#### [Description of the task]
Your task is to transcribe all the entries exactly, excluding pictures.

#### [Records of spatial reasoning questions]
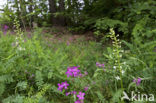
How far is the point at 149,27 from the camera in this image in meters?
3.57

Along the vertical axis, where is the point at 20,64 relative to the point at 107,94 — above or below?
above

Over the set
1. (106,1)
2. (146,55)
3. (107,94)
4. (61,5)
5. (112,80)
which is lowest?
(107,94)

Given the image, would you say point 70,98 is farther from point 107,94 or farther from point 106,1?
point 106,1

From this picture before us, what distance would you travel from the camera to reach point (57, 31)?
755cm

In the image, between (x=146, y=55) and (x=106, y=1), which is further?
(x=106, y=1)

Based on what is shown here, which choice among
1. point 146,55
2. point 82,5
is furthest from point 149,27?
point 82,5

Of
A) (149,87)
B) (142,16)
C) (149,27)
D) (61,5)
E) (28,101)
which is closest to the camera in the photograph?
(28,101)

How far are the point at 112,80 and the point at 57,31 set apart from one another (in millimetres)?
5812

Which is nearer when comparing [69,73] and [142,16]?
[69,73]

#### [Result]
How far is the point at 149,27 from the camera in this image in meters?
3.57

Along the vertical axis, where is the point at 20,64 relative to the point at 107,94 — above or below?
above

Over the set
1. (106,1)
2. (146,55)
3. (107,94)
4. (61,5)
5. (112,80)
which is lowest?
(107,94)

Given the image, would you say point 70,98 is farther from point 107,94 or farther from point 106,1?
point 106,1

From this picture before us, what distance would you travel from the camera to reach point (57, 31)?
755cm

In the image, between (x=146, y=55) and (x=106, y=1), which is further?
(x=106, y=1)

Based on what is shown here, which choice among
1. point 146,55
2. point 82,5
is furthest from point 149,27?
point 82,5

Of
A) (149,87)
B) (142,16)
C) (149,27)
D) (61,5)
E) (28,101)
which is closest to the camera in the photograph?
(28,101)

How far are the point at 112,80 and the point at 57,31 set apart from one another (in millimetres)?
5812

Which is nearer when comparing [69,73] and [142,16]?
[69,73]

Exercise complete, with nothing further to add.